Intelligence Director Reviews Changes Since September 11 Attacks

Sept. 12, 2006
Negroponte says more analysts, intelligence-sharing strengthen counterterrorism

The following piece was originally published in the September 10 edition of the Washington Post and is in the public domain. There are no republication restrictions. The author is the U.S. director of national intelligence.

Yes, We Are Better Prepared, By John D. Negroponte, U.S. Director of National Intelligence

Surprise is what intelligence is intended to prevent, but on Sept. 11, 2001, our nation was surprised, and the results were tragic. Now the fifth anniversary of those horrific events raises anew the question: Is our nation's intelligence community better prepared to keep America safe? The answer is yes. U.S. intelligence has made major advances since that Sept. 11.

First and foremost, we better understand, and are aligned to meet, the threat of transnational terror. Although our enemy is constantly changing and remains deadly, our collectors and analysts are carefully tracking the evolution of al-Qaeda and its ideological allies. Today, we have several times as many "all source" analysts -- those who look at all types of intelligence -- focusing on the terrorist threat as were in place on Sept. 11. And as we build up analytic insight and expertise, we also are devoting resources to increased human intelligence collection on targets of primary concern. One important indicator of effectiveness: We and our partners have captured or killed a majority of the al-Qaeda leadership involved in planning and directing the Sept. 11 attacks.

Second, we know that intelligence does little good if those who need it don't see it. Over the past five years we have made great progress in breaking down information "stovepipes." The results are tangible.

Without good intelligence in the right hands, coalition forces in Iraq could not have located and killed Abu Musab al-Zarqawi, whose bloody attacks took so many Iraqi and coalition lives. More recently, British intelligence performed spectacularly in enabling British law enforcement to shut down last month's airline plot. All credit goes to the British, but U.S. and Pakistani intelligence-sharing -- among U.S. intelligence agencies and with the British -- supported their efforts.

These are concrete examples of how we have changed and are changing the way we do business. We continue to strengthen the National Counterterrorism Center, which integrates 28 intelligence networks. In addition, we have created the National Security Branch at the FBI, expanding and connecting the bureau's intelligence, counterterrorism and counterintelligence capabilities. In 2005 only a few hundred employees at the FBI had access to the National Counterterrorism Center's secret-level online information sources. Now that figure is in the thousands. At the same time, we are weaving state and regional fusion centers, as well as more than 100 FBI Joint Terrorism Task Forces, into a national network designed to ensure that actionable threat information gets where it needs to go in a timely fashion. Although sharing information between agencies and with allies is a demanding process, it is critical to countering transnational threats.

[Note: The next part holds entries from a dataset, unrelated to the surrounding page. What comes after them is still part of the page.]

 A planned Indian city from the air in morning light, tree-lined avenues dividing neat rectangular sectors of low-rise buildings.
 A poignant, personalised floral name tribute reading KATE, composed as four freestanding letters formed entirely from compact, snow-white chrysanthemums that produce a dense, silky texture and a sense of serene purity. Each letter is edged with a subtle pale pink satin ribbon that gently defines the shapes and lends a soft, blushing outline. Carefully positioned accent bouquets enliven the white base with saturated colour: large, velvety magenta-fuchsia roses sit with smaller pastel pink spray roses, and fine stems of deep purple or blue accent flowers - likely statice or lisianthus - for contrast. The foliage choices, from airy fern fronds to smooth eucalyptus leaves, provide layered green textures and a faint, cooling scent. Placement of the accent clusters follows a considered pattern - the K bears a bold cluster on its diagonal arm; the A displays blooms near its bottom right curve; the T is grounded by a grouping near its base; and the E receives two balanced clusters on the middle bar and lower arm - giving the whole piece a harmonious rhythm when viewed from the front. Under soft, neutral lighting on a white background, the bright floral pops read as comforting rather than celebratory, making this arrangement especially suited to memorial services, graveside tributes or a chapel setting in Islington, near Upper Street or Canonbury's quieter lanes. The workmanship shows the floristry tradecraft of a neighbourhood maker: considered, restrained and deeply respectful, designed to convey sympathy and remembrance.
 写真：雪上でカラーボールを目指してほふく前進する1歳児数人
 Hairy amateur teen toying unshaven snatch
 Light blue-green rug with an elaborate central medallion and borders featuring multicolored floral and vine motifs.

We are also more vigilant than ever concerning the threat posed by weapons of mass destruction in the hands of terrorists. We located the National Counterterrorism Center and the newly created National Counterproliferation Center together. We have worked closely with the FBI to establish a WMD Division to ensure that our domestic counterterrorism efforts include expertise on weapons of mass destruction. And we created a "WMD Innovation Fund" for intelligence community analysis, collection, and science and technology projects.

Of course, we continue to improve our efforts against other, more traditional challenges. We have enhanced our focus on North Korea and Iran -- in particular those nations' WMD programs. North Korea's recent long-range missile launch tested the intelligence community's integration, and we ensured that military and civilian intelligence agencies, in concert with our international partners, provided policymakers with the intelligence they needed to fashion an appropriate diplomatic response.

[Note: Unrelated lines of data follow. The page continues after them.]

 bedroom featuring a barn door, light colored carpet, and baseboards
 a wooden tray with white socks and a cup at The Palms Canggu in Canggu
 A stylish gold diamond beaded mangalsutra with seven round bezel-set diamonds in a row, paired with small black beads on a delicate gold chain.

That's good, but we can do even better. We know this because we have already completed an intelligence community-wide "lessons learned" review to see how we can improve. We will not allow ourselves to become complacent; every success affords us an opportunity to prepare better for the next challenge, which will surely come.

In the decades leading up to Sept. 11, America's intelligence community was configured to focus on the major threats presented by the Cold War. We now live in a different era, challenged by a radically different set of threats that have crossed our borders.

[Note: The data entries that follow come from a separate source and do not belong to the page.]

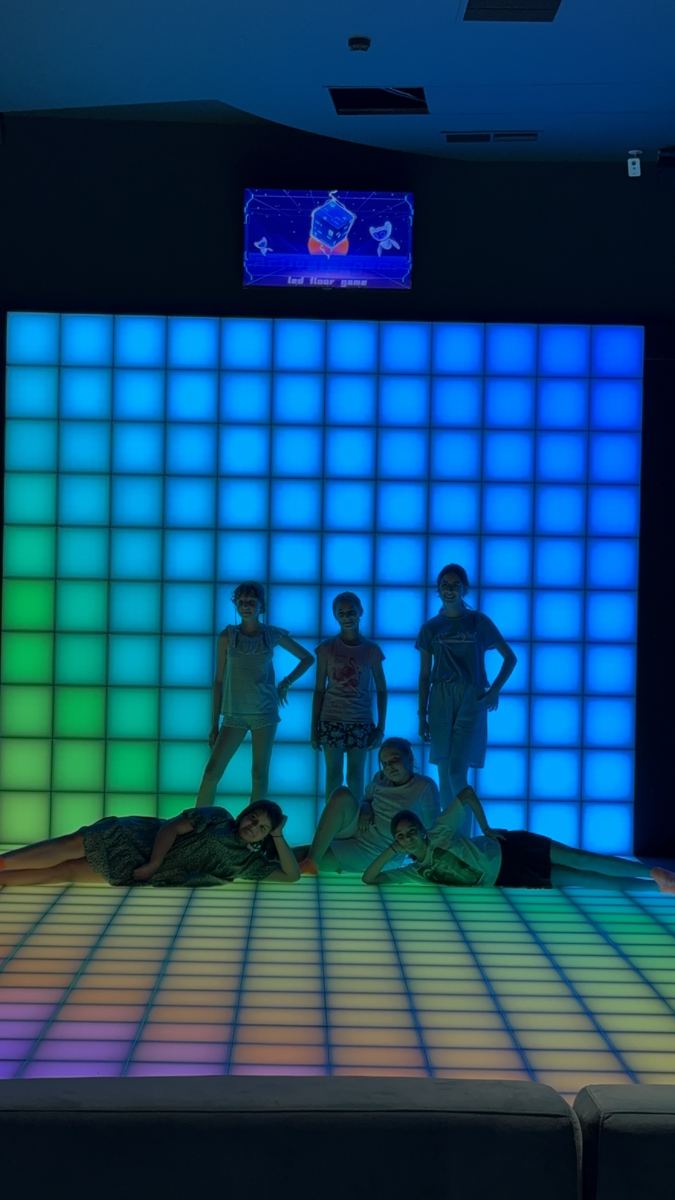 Grup în fața peretelui LED interactiv luminat în turcoaz, la Hai Pixel din Chișinău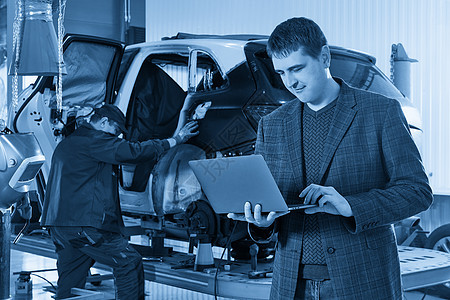 经理拿着笔记本电脑站在汽车修理店的汽车附近 背景是机械师修理汽车车辆控制引擎机械男性男人运输检查调子发动机图片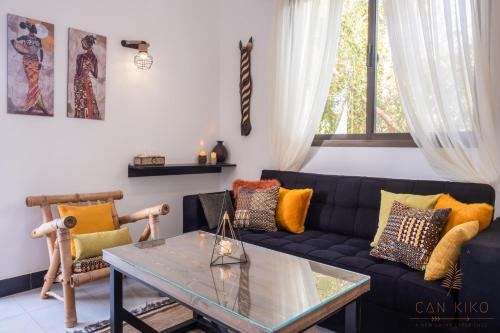 a living room with a black couch and a glass table at Villa Can Kiko in Dahab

Both the Sept. 11 commission and the Robb-Silberman WMD commission accurately and eloquently detailed these new challenges. These commissions also offered a vision for 21st-century intelligence that we have fully embraced. We are "connecting the dots" both nationally and internationally, integrating counterterrorism analysis across the intelligence community, and removing bureaucratic barriers to information-sharing. This is a tall order. But the American people should understand that the components of the nation's intelligence community are working together in ways that were almost unimaginable before Sept. 11.

Through a new focus and better techniques, U.S. intelligence is collecting more information, analyzing it more rigorously and sharing it more broadly. Intelligence is not a panacea, but there are ways to ensure that the intelligence contribution to national security gets stronger, helping thwart our adversaries before they bring us more harm.